The activation of transcriptional coactivators YAP and its paralog TAZ has been shown to promote resistance to anti‐cancer therapies. YAP/TAZ activity is tightly coupled to actin cytoskeleton architecture. However, the influence of actin remodeling on cancer drug resistance remains largely unexplored. Here, we report a pivotal role of actin remodeling in YAP/TAZ‐dependent BRAF inhibitor resistance in BRAF V600E mutant melanoma cells. Melanoma cells resistant to the BRAF inhibitor PLX4032 exhibit an increase in actin stress fiber formation, which appears to promote the nuclear accumulation of YAP/TAZ. Knockdown of YAP/TAZ reduces the viability of resistant melanoma cells, whereas overexpression of constitutively active YAP induces resistance. Moreover, inhibition of actin polymerization and actomyosin tension in melanoma cells suppresses both YAP/TAZ activation and PLX4032 resistance. Our siRNA library screening identifies actin dynamics regulator TESK1 as a novel vulnerable point of the YAP/TAZ‐dependent resistance pathway. These results suggest that inhibition of actin remodeling is a potential strategy to suppress resistance in BRAF inhibitor therapies.

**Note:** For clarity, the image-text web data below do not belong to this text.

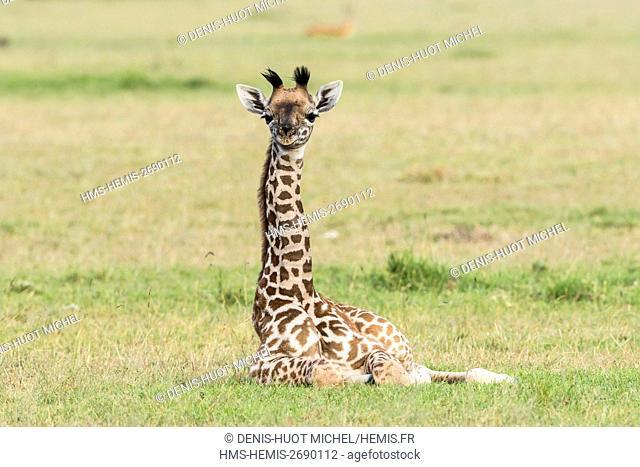 Kenya, Masai-Mara Game Reserve, Girafe masai (Giraffa camelopardalis), baby resting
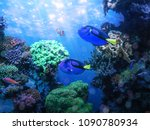 Blue Tang Fishes And Coral Ree...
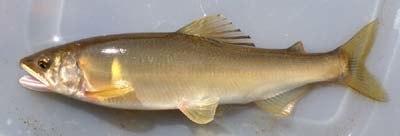 朱太川で捕獲された鮎。胸のあたりにある黄色い円形の模様は「追い星」と呼ばれ、 アユが縄張りを作ると出てくる模様だという。
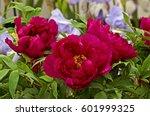 tree peony 'cardinal vaughan'...   Shutterstock . vector #601999325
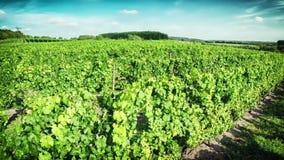 Aerial view of vineyard stock footage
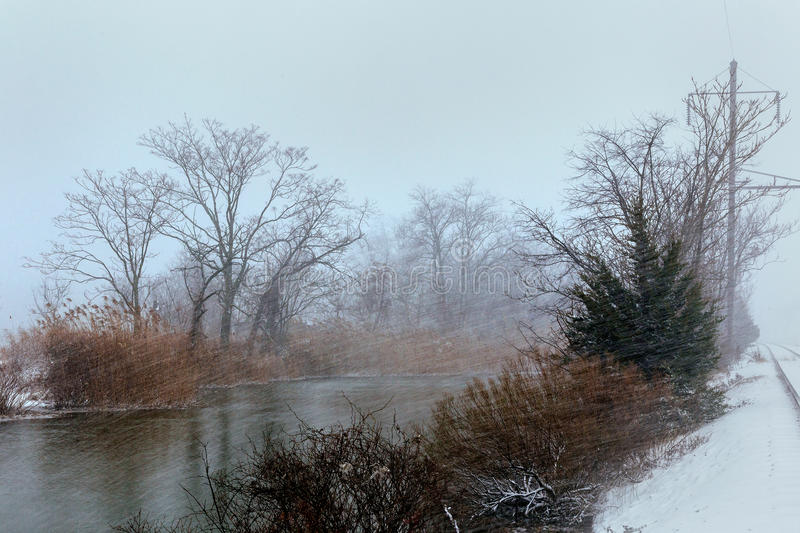 Snowfall over the river. Winter misty cloudy snowy weather. Cane and grass under snow and frost on a riverbank stock photography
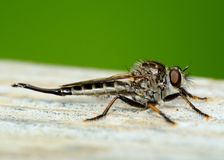 Robber Fly Royalty Free Stock Photo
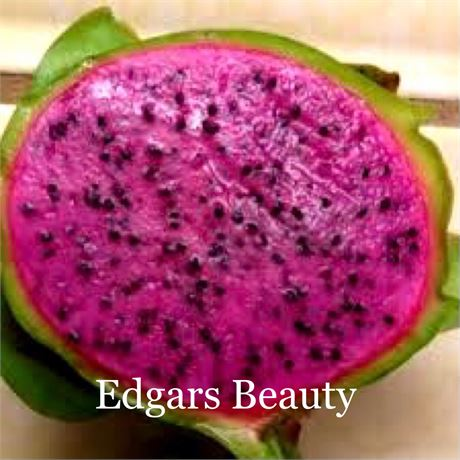 """Dragon Fruit """"Edgars Beauty"""" 2/$20 rooted cuttings"""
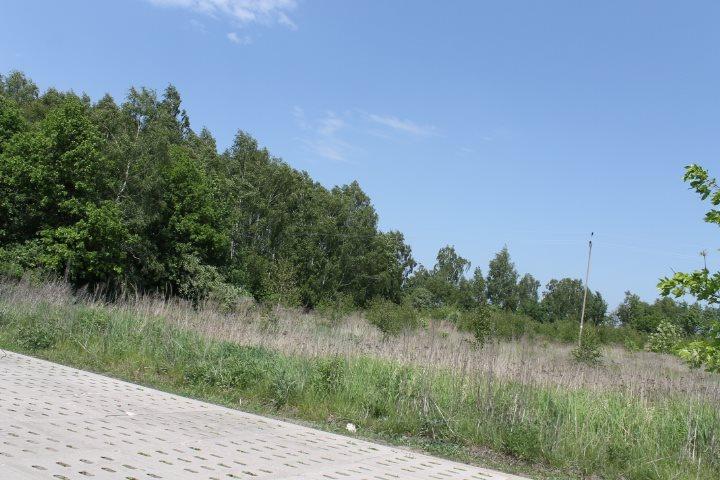 Działka rolna na sprzedaż Łódź, Widzew, Stare Moskule, Opolska  14997m2 Foto 3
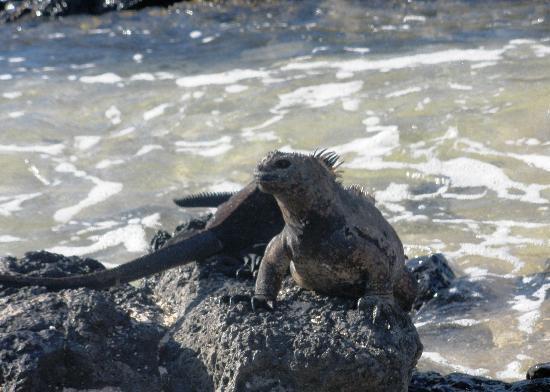 หมู่เกาะกาลาปาโกส, เอกวาดอร์: First encounter with marine iguanas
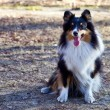 Border Collie — Foto Stock #9806673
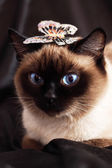 Siamese cat on a dark background — Stock Photo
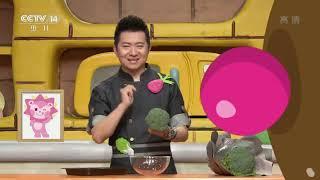 [智慧树]果果美食屋:创意美食大比拼之大树沙拉|CCTV少儿
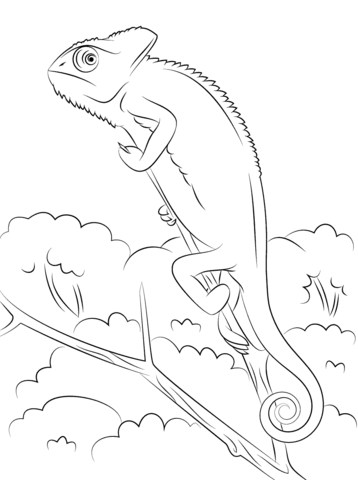 Veiled Chameleon Coloring Page From Chameleon Category Select From 25105 Printable Crafts Of Cartoons N Coloring Pages Veiled Chameleon Animal Coloring Pages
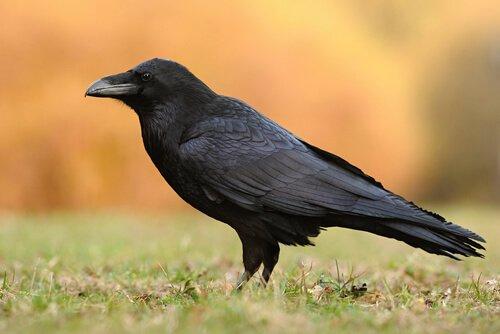 5 espécies de corvos
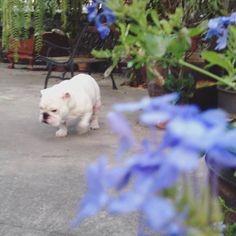 #harleybulldog #dogwalk #englishbulldog #bulldog #bully #cutedogs #instagram #instadog #dogworld #mydogs  by arthon_s1  http://bit.ly/teacupdogshq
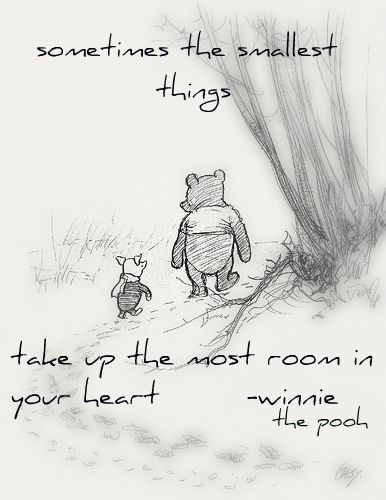 Sometimes the smallest things... - Winnie the Pooh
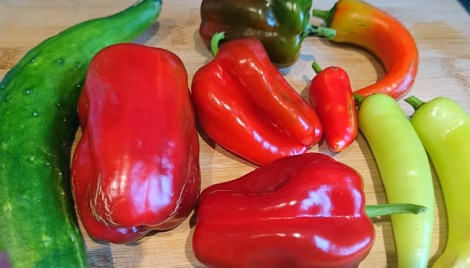 The mysterious but delicious red peppers of my dreams. Accompanied by just-picked cucumber and some other sweet peppers.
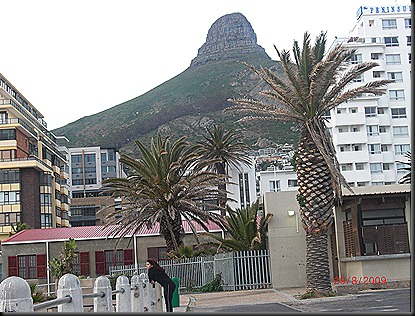 Cape Town Day 2 14
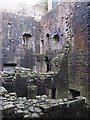 NY4996 : Inside courtyard of Hermitage Castle by Sarah Charlesworth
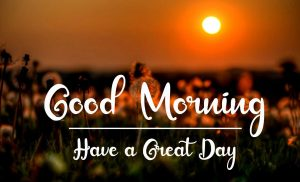 New Best Good Morning Images wallpaper for whatsapp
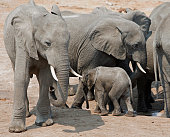 Elephants surround a waterhole in Hwange National park
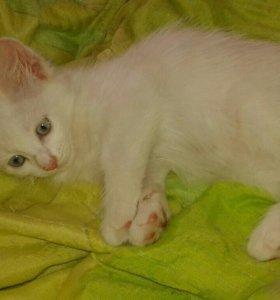 Белая кошечка с рыжими ушками и хвостиком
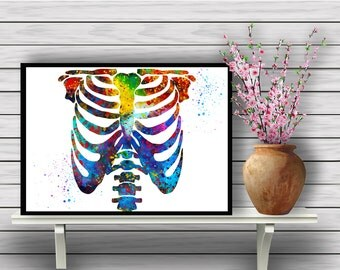 Colorful Human Chest Skeleton, Biology, Watercolor Room Decor, Science, Anatomy, Wall Hanging, Home Decoration, gift, Instant Download (364)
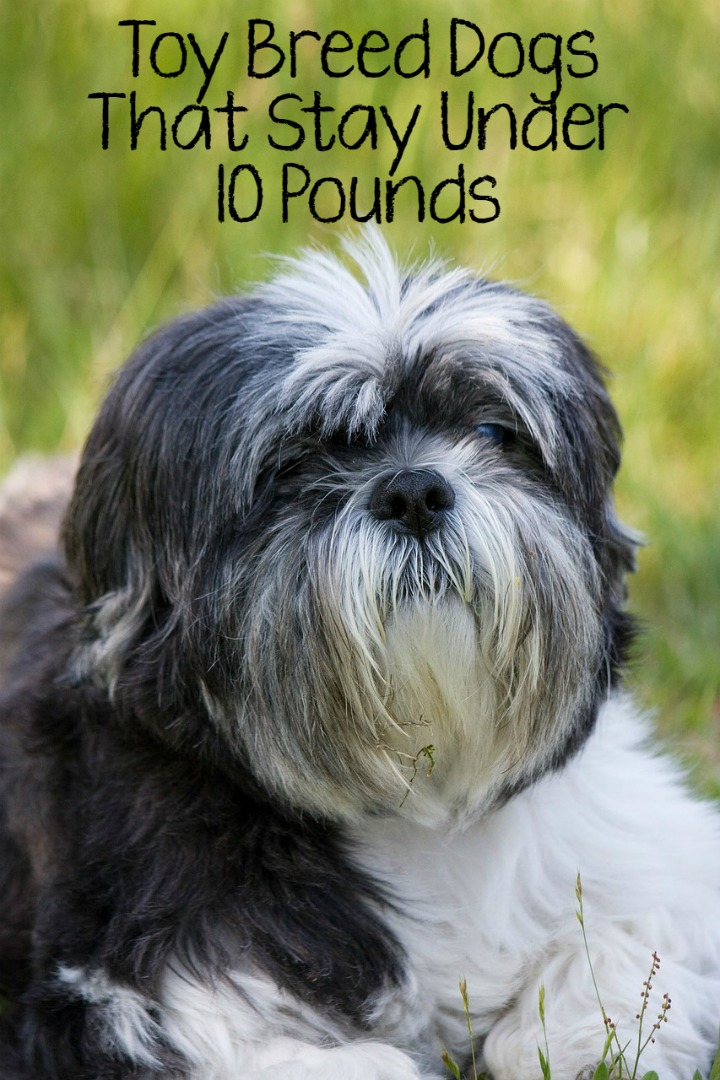 5 Best Toy Breed Dogs That Stay Under 10 Pounds
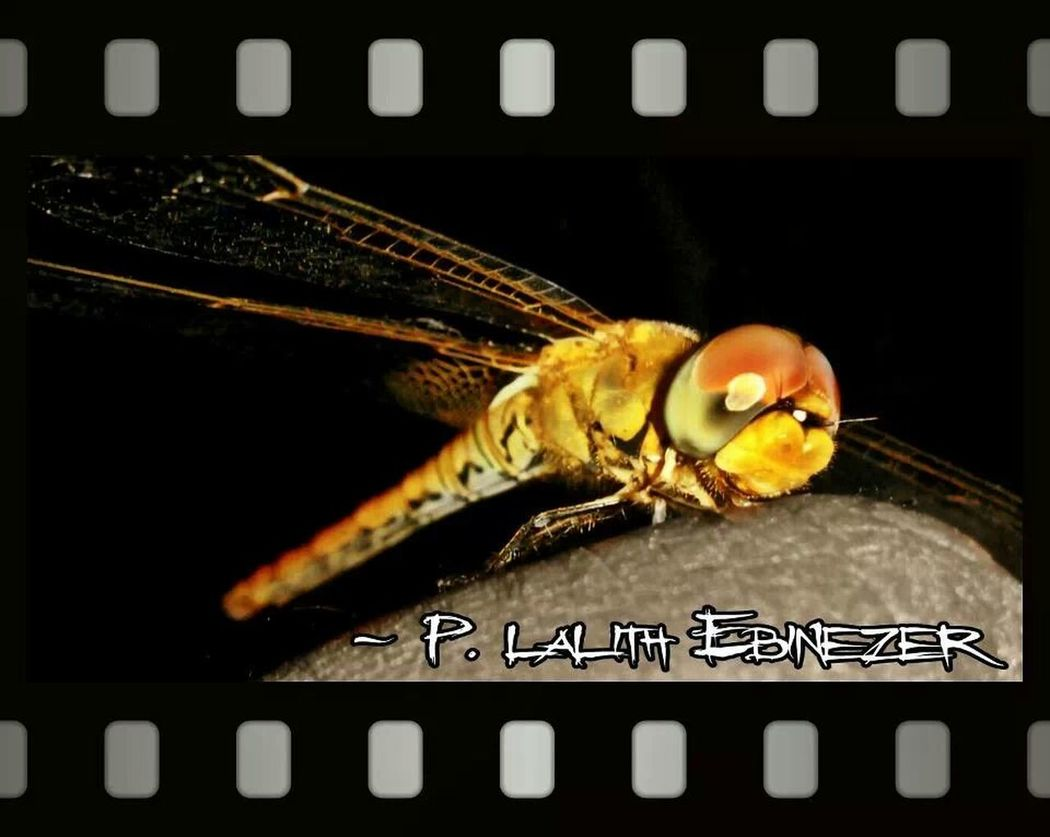 Dragonfly I Found A Dragonfly. My Dragonfly Photo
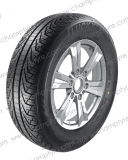 Populäres Muster, Radialauto-Reifen mit allen Bescheinigungen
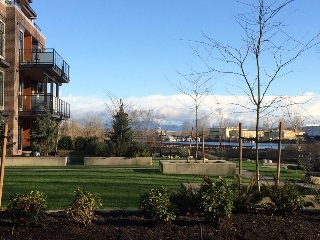 "Main Photo: 110 262 SALTER Street in New Westminster: Queensborough Condo for sale in ""Portage"" : MLS(r) # R2120767"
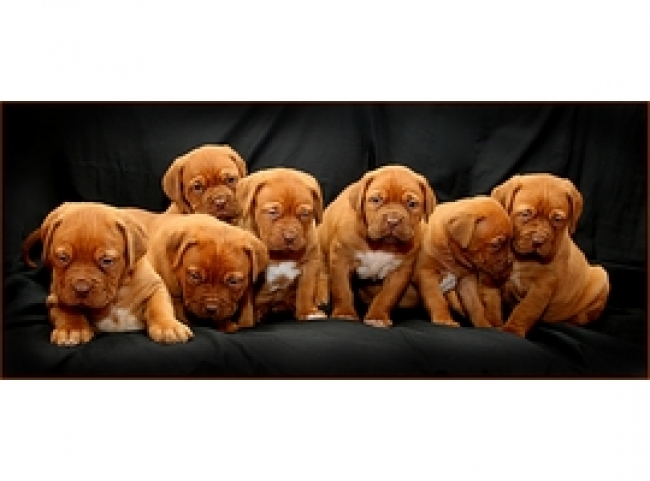 Dogue de Bordeaux, 8 week, red, jaggdebord pups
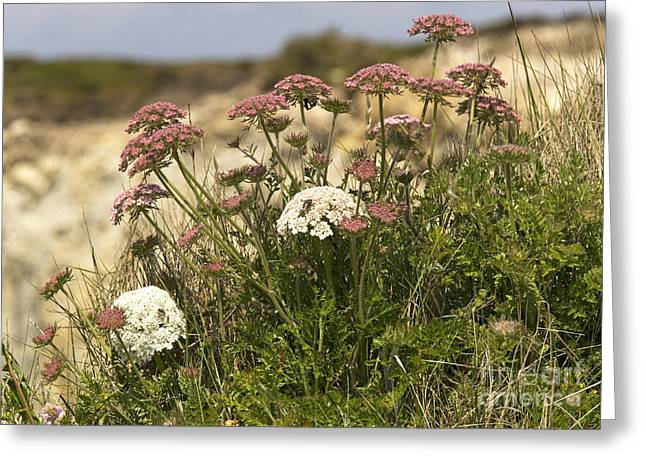 Carota Greeting Cards - Queen Annes Lace Daucus Carota Greeting Card by Bob Gibbons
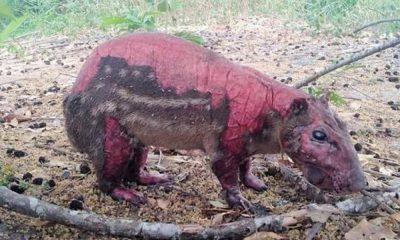 Los animales de la fauna llanera son las víctimas silenciosas de los incendios forestales que han golpeado fuertemente la región de la Orinoquia y Casanare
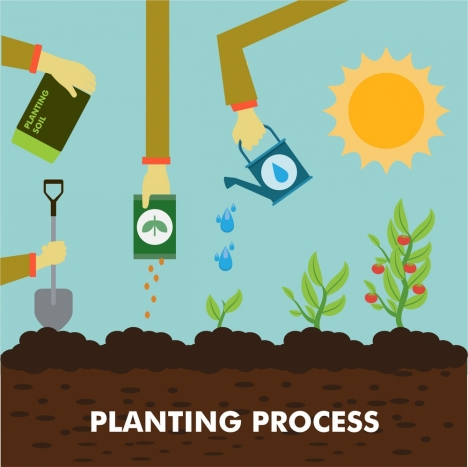planting process concept illustration with colored flat style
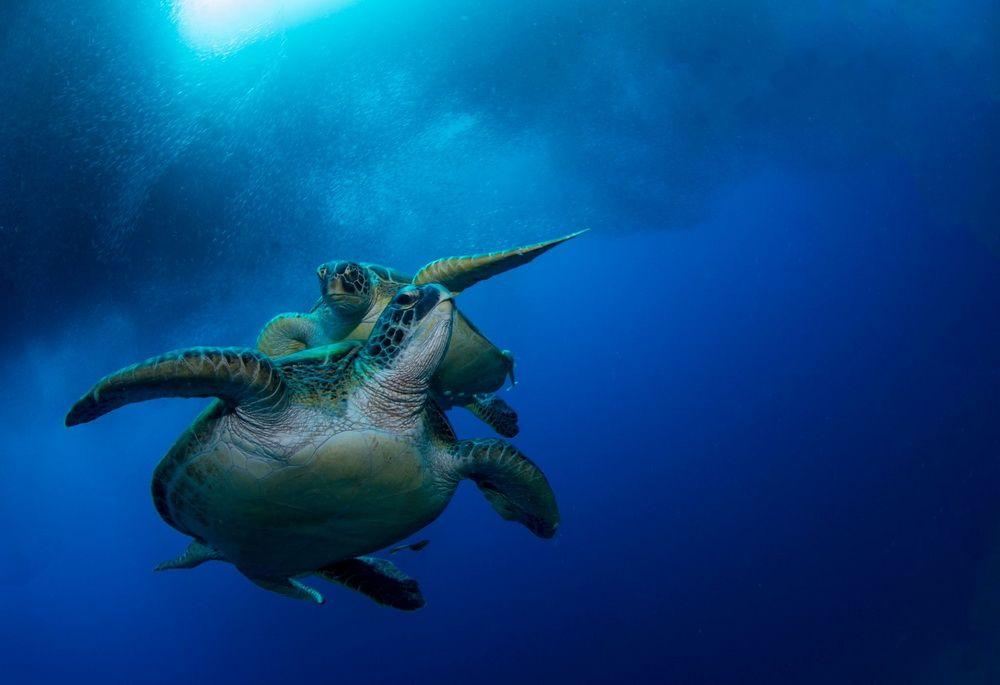 Sardines and Turtles in Moalboal, Cebu, Philippines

See also: F Zanconato & S Piccolo (March 2016)
BRAF V600E mutant melanoma cells undergo active actin cytoskeletal remodeling in response to the BRAF inhibitor PLX4032, and the remodeling promotes nuclear localization of YAP/TAZ oncoproteins, conferring adaptive resistance to PLX4032.
The development of PLX4032 resistance in melanoma cell lines is accompanied by increases in both actin stress fiber formation and cell spreading on substrates.
PLX4032‐resistant melanoma cells exhibit higher levels of YAP/TAZ nuclear localization and transcriptional activity.
Inhibition of actin filament assembly or actin cytoskeletal tension suppresses YAP/TAZ activation and PLX4032 resistance in melanoma cells.
Depletion of YAP/TAZ restores PLX4032 sensitivity in resistant cells, whereas overexpression of constitutively active YAP induces PLX4032 resistance in non‐resistant melanoma cells.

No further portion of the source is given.